The bridge was built by the Canadian Pacific Railway in 1908 and is referred to by locals as the CPR Bridge or CP Railway Bridge, or simply the Train Bridge or Railway Bridge. The city's second rail bridge, to avoid confusion, is generally known as the Grand Trunk Bridge or CN Railway Bridge; that second bridge opened several months before the CPR Bridge. With the demolition of the city's original Traffic Bridge in 2016 (it was subsequently replaced by a new structure), the CPR Bridge became the second-oldest surviving bridge in the city.

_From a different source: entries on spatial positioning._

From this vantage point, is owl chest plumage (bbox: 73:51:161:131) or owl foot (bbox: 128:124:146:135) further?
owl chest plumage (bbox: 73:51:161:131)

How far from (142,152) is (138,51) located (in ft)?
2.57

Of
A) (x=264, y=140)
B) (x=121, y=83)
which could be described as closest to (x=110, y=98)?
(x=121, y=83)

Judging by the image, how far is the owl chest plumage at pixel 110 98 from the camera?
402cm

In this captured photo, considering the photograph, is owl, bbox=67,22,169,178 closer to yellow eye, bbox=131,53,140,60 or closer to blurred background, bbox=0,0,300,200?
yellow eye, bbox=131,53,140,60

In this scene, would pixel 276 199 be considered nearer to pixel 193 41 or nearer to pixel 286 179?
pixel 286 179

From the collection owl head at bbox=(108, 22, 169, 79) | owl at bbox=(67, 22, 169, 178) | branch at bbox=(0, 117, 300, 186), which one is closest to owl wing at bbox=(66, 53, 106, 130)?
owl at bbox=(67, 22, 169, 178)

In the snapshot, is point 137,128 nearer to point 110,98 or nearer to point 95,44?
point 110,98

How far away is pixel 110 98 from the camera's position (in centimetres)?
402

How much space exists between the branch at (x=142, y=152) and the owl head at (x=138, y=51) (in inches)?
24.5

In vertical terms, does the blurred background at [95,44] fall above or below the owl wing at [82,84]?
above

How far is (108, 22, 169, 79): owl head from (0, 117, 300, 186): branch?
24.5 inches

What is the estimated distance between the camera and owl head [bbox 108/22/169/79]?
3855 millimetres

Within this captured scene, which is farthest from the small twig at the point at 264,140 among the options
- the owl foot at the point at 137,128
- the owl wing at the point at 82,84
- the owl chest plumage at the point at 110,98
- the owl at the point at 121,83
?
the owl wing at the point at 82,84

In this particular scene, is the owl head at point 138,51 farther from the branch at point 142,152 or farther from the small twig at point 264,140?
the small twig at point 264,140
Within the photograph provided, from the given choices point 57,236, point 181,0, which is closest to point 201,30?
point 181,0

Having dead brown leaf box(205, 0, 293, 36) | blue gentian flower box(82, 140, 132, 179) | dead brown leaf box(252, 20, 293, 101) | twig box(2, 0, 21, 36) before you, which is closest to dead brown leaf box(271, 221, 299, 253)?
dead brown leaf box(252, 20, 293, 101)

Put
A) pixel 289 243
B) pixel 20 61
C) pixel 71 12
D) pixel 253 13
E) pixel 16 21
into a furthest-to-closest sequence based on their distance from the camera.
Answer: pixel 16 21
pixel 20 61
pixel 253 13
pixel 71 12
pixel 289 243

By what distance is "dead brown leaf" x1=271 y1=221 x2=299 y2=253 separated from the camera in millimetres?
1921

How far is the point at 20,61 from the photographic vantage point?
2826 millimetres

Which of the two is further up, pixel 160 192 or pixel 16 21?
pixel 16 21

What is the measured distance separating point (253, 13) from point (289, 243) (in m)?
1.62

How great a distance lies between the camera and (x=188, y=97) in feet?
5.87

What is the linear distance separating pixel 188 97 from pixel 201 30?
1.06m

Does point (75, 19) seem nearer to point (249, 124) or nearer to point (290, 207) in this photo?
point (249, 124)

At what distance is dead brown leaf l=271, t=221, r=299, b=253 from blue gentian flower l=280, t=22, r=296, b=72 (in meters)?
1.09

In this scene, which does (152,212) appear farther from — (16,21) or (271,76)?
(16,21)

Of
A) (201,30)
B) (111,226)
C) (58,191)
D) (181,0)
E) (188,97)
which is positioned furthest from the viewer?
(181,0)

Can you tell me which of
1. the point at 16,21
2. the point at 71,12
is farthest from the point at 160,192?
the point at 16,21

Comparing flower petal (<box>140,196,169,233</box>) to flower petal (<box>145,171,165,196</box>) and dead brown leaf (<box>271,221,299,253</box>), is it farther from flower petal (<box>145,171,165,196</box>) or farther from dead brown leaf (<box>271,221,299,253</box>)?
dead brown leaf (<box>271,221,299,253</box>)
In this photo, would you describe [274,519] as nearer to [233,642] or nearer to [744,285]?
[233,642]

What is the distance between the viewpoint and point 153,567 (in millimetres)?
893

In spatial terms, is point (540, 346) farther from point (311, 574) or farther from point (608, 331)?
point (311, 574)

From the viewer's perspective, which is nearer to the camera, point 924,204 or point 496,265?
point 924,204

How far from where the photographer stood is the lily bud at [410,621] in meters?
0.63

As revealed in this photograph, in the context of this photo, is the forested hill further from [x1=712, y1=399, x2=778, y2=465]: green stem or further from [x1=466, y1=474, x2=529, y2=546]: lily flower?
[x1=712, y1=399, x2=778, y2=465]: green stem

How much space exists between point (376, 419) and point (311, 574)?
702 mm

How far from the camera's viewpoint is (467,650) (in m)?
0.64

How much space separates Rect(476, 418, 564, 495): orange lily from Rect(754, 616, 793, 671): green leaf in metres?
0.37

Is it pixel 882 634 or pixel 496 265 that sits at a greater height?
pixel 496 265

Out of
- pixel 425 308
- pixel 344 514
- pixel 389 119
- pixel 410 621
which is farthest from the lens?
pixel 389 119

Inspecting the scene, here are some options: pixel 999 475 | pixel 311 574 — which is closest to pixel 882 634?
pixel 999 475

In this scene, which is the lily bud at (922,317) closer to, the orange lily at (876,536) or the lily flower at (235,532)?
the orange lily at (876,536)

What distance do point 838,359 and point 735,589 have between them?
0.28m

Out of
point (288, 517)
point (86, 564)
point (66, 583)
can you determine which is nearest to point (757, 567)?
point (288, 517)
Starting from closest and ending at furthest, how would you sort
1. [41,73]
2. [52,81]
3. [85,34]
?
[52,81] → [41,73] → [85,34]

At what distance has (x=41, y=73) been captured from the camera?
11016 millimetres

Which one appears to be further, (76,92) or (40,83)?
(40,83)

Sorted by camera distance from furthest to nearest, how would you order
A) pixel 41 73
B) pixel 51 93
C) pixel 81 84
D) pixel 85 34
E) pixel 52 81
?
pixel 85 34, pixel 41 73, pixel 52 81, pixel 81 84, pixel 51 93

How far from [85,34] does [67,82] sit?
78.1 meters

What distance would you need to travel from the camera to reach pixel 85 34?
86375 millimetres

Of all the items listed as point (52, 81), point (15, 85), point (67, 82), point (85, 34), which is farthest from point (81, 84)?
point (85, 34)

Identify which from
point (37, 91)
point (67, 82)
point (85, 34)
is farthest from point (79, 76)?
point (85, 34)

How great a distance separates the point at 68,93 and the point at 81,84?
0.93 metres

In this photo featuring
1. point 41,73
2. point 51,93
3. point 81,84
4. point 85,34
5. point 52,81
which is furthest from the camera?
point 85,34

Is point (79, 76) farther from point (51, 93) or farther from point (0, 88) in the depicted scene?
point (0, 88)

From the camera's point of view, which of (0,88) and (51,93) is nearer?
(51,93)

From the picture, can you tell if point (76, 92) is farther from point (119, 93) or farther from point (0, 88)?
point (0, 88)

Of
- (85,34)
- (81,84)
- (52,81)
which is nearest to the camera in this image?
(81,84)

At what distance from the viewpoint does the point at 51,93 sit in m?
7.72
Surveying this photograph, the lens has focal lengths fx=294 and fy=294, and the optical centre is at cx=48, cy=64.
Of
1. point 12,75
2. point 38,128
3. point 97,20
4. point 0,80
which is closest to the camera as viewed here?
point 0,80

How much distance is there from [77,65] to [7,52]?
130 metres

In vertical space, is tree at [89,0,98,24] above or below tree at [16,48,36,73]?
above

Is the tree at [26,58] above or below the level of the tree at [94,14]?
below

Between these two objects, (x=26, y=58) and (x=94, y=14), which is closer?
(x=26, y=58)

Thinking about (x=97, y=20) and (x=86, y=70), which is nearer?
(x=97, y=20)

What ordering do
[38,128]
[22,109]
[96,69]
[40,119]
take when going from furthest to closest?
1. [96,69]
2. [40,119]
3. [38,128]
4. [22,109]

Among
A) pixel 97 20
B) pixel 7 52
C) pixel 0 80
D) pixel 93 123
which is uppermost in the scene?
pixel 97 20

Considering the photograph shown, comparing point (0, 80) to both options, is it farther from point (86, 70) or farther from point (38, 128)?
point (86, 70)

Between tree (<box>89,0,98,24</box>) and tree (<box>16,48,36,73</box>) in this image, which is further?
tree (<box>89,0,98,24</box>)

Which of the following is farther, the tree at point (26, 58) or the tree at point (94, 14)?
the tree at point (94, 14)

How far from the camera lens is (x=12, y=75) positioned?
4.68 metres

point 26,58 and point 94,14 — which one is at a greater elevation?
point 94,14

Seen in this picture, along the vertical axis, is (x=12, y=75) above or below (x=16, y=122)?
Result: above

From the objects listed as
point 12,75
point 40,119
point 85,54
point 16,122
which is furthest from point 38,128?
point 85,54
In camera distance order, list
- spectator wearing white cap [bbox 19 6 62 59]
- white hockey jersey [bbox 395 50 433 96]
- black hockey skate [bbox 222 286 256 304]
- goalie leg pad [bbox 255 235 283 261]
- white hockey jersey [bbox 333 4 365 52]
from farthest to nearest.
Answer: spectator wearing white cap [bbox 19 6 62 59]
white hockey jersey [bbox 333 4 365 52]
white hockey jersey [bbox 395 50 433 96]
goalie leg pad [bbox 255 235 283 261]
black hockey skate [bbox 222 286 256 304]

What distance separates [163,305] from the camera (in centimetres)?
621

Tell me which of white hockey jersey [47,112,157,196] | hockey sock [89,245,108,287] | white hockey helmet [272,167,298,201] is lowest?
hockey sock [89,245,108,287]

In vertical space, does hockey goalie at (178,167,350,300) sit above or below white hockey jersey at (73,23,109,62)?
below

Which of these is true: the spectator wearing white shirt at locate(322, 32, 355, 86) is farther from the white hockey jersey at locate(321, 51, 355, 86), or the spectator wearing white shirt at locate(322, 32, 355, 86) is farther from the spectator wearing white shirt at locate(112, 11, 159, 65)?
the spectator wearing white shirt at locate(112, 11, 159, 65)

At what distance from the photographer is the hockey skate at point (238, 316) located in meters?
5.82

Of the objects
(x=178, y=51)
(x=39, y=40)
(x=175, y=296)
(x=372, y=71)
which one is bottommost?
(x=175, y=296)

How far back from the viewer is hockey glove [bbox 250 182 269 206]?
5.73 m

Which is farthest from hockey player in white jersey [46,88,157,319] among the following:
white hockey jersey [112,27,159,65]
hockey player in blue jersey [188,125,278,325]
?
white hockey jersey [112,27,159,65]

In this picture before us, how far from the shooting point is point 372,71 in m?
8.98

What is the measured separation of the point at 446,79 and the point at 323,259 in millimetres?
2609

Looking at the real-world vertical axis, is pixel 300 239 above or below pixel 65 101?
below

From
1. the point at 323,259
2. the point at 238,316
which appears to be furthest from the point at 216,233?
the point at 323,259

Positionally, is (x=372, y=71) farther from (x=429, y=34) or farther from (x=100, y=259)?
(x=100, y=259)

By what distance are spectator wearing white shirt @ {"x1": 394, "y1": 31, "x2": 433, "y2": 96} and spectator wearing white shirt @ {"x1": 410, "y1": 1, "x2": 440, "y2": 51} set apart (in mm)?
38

The CPR Bridge is part of the CP rail line to its Sutherland rail yards. It is unusual for a rail bridge in that it includes a pedestrian walkway, which was added in 1909. It allows users to cross between the west side of the bridge, adjacent to the Meewasin Valley trails, and the east side, near Innovation Place Research Park. The bridge stands 19.5 m above the river.

Originally, the City of Saskatoon asked that the bridge be designed so that a single lane of vehicular traffic could be added later. However, this plan was abandoned and the University Bridge was instead built upstream.

The bridge is referred to on page 1 of Farley Mowat's 1961 novella, Owls in the Family; Mowat refers to the bridge by a variation of its nickname, The Railroad Bridge.